- **Given text**:
=== Begin Enclosure ===

Thinness: Ideal or Idolatry?

Were there "best practices" you found amongst Christian weight loss programs?  Any new approaches that you found innovative or promising?

Well, I am critical of the weight loss project as a whole.  At this point, so many studies have shown that these weight loss programs are not a viable way of achieving long-term weight loss that the burden of evidence is on people who are claiming that things like dietary interventions are effective in the long term.  The project of losing weight through exercise and dietary restriction is extremely flawed, and Christian weight-loss programs have those problems just as much as every other weight loss effort.

In terms of best practices, I think the people who have done the most interesting work are the people who have been in Christian weight loss long enough to see that people cycle with their weight and the endless pursuit of weight loss over time isn't necessarily the best thing for health or well-being.  If what they say is true, and they're emphasizing health and well being and the love of God as opposed to the impetus of social standards, then maybe what needs to be rethought is how God thinks about fat people.  Is it true that fat people make a bad witness for the Lord?  Is it true that God cannot use a fat person as an instrument? Are these notions that Christians should accept or challenge?

Some who have been in the Christian weight loss world for a long time have rethought these things.  Neva Coyle is a famous example.  She was the director of a program called Overeaters Victorious, and she had a weight loss surgery--if I recall the story correctly--and she and was faced with life-threatening side effects.  She had the procedure reversed, gained a lot of weight, and received a great deal of vitriol from her followers who were disappointed that she had re-gained the weight.  She developed a size-acceptance Christian perspective, saying that God loves me as a person who is larger than average, and there's a way to think about food and health independently of whether the scale goes up and down that actually might be more in alignment with what God has in mind for us.

=== End Enclosure ===

- **Study questions**:
1. In the interview on Christian weight loss programs, what was the name of the program Neva Coyle directed?
2. Reproduce the passage of the interview on Christian weight loss programs from "Thinness: Ideal or" to "innovative or promising?", word for word.
3. Write the next part of the interview on Christian weight loss programs, picking up after its final sentence.

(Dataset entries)
=== Begin Enclosure ===

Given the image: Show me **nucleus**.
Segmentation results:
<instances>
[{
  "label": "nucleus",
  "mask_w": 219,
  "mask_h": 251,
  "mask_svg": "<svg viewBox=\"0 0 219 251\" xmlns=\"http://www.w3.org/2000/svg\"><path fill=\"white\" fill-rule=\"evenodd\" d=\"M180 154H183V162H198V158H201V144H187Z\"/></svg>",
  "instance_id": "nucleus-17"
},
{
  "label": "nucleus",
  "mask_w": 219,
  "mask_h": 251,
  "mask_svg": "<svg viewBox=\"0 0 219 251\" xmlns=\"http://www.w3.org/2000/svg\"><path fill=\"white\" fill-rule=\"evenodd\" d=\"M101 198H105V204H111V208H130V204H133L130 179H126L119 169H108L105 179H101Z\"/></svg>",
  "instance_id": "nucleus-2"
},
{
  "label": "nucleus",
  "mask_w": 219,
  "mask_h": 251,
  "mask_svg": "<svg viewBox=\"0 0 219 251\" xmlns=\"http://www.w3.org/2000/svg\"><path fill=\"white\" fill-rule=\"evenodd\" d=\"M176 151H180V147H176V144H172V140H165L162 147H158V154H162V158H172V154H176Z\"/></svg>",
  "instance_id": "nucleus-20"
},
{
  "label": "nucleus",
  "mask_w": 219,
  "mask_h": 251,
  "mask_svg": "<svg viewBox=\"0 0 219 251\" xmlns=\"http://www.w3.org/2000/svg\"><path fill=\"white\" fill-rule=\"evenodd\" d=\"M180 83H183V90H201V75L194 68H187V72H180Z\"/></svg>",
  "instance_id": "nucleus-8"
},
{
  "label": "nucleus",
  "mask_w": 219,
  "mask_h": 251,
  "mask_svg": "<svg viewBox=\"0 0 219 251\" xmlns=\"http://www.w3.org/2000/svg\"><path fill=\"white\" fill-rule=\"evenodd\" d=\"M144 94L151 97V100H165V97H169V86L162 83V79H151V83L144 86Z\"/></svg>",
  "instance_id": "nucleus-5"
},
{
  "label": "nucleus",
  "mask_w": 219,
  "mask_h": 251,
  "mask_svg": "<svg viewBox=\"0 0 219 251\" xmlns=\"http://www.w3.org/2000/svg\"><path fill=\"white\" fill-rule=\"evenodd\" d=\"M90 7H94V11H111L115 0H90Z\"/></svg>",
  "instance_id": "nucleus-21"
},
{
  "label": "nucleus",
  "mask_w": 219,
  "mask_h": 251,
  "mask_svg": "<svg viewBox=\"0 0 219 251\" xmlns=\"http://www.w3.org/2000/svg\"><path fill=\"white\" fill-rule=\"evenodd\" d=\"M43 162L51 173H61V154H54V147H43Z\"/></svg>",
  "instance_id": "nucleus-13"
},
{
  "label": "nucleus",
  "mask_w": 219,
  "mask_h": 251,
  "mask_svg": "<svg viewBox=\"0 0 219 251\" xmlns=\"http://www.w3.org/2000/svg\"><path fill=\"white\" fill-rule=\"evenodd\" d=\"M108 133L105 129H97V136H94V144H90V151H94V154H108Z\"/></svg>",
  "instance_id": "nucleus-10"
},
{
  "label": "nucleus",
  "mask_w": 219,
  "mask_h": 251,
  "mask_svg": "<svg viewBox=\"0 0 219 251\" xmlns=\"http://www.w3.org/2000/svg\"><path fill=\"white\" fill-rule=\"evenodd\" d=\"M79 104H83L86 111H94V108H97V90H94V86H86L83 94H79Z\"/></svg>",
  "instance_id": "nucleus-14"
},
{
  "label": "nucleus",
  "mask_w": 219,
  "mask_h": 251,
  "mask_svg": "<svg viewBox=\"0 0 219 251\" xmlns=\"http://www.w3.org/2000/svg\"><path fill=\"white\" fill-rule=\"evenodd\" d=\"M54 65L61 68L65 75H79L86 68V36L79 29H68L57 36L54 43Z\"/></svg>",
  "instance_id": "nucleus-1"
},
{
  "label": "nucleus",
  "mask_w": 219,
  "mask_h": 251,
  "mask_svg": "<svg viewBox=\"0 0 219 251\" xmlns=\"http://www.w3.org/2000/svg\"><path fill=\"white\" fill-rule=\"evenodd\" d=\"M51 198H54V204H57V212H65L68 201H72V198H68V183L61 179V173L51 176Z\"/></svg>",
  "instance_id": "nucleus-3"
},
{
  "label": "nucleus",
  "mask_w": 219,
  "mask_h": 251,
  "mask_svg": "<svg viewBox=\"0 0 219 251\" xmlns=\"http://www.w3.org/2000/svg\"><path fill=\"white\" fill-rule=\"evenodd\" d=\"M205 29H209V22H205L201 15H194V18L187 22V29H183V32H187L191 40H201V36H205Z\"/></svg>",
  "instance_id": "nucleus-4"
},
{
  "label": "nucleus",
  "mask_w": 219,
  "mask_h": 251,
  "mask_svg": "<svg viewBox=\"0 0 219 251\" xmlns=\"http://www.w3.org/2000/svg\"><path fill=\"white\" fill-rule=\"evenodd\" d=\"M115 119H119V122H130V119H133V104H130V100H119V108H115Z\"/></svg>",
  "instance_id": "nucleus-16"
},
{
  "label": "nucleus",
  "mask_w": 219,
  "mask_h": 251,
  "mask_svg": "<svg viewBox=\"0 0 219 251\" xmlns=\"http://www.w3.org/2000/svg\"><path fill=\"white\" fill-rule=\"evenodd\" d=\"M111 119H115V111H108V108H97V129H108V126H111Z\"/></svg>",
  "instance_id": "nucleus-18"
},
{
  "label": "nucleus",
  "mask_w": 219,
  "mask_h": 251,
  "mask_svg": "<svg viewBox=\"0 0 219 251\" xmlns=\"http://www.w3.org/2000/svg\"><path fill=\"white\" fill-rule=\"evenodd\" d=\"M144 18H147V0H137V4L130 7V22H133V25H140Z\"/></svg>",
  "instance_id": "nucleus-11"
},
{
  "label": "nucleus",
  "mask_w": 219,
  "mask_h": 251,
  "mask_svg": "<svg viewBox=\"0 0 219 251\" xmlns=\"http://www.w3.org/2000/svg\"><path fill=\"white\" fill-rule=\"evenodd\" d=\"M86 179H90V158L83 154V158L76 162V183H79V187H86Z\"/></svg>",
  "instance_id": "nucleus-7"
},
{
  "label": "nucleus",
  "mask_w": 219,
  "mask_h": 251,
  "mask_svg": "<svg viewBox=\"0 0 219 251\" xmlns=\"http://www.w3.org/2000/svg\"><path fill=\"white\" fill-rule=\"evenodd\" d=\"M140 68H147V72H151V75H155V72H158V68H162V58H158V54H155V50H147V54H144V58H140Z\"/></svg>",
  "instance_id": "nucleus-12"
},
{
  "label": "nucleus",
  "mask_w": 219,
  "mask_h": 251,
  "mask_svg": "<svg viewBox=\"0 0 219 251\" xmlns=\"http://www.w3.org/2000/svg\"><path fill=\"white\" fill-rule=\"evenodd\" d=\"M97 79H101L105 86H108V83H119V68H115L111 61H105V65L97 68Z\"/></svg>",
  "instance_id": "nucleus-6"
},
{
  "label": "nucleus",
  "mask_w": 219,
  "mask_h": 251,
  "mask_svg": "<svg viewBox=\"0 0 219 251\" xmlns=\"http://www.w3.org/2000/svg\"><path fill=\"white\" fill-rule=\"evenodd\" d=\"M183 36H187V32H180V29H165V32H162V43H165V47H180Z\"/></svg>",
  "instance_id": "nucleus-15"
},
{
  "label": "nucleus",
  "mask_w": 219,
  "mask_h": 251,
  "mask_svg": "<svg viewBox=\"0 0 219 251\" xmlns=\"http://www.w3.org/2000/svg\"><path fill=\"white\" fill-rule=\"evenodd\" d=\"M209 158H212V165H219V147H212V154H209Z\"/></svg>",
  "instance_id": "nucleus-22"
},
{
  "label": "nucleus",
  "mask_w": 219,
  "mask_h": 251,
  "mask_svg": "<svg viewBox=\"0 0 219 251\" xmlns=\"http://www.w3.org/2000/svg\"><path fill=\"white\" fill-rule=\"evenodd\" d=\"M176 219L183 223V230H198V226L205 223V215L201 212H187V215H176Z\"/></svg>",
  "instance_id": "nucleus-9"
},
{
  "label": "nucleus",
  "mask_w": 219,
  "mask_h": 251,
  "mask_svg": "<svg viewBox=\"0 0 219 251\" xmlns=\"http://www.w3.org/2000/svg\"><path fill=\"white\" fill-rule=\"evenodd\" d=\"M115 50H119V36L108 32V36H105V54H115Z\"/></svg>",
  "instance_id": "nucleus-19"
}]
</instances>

=== End Enclosure ===

- **Answers provided**:
1. Overeaters Victorious

2.
Thinness: Ideal or Idolatry?

Were there "best practices" you found amongst Christian weight loss programs?  Any new approaches that you found innovative or promising?

3.
Another example is Carol Showalter, who started a program in the 1970s called 3-D, focusing on diet, discipline and discipleship.  It began as a standard Christian weight loss group.  As the years wore on, she came to feel that the problem was in thinking that God couldn't love her as a fat person, and this pursuit of weight loss was not actually the godly calling she had once thought it was.  She started rethinking questions of how you actually pursue health independently of whether the scale goes up or down.

This is in contrast to others, such as Carole Lewis, director of First Placefor over twenty years.  She also has gone up and down in her weight--although, I would add, not very far, since she was never very large in the first place.  But she wrote a book when she found herself, after being in First Place for twenty-five years, larger than she had ever been before.  She was still trying to find a way to make that work in a diet-centered paradigm.  I have concerns about that. 

Yet First Place does provide a space for people to talk honestly and openly about their size.  It gives some fat people a place to discuss their marginalization.  And certainly the people in the programs I visited valued their time there and got a great deal of friendship and connection and good opportunities to talk about health.  What makes it problematic is framing that sense of community and shared struggle in a practice that tends not to bear the kind of fruit that is hoped for.  It's the conflation of health with a number on the scale, and the relative impossibility of changing that number in any kind of permanent manner, that's a concern of mine. 

Why are the evangelicals you observed so concerned with weight loss in the first place?  Is it a reflection of old-fashioned Christian antipathies toward the body in general? 

In the Christian weight loss realm, they're quite concerned with what the body says about them as representatives of God in the world.  For people who believe that their task from God is to communicate God's truth to others, they feel the need to be effective messengers.  They feel that body size is a huge factor in how that message will be perceived and understood, and they're extremely concerned about that.

One interesting part of the evangelical culture project is the question of which terms are they going to accept and which are they going to challenge.  As years have gone by, and evangelicals have been more successful at engaging the culture, they've become increasingly concerned about the elements which they think are basically the price of the ticket-body size being one of them.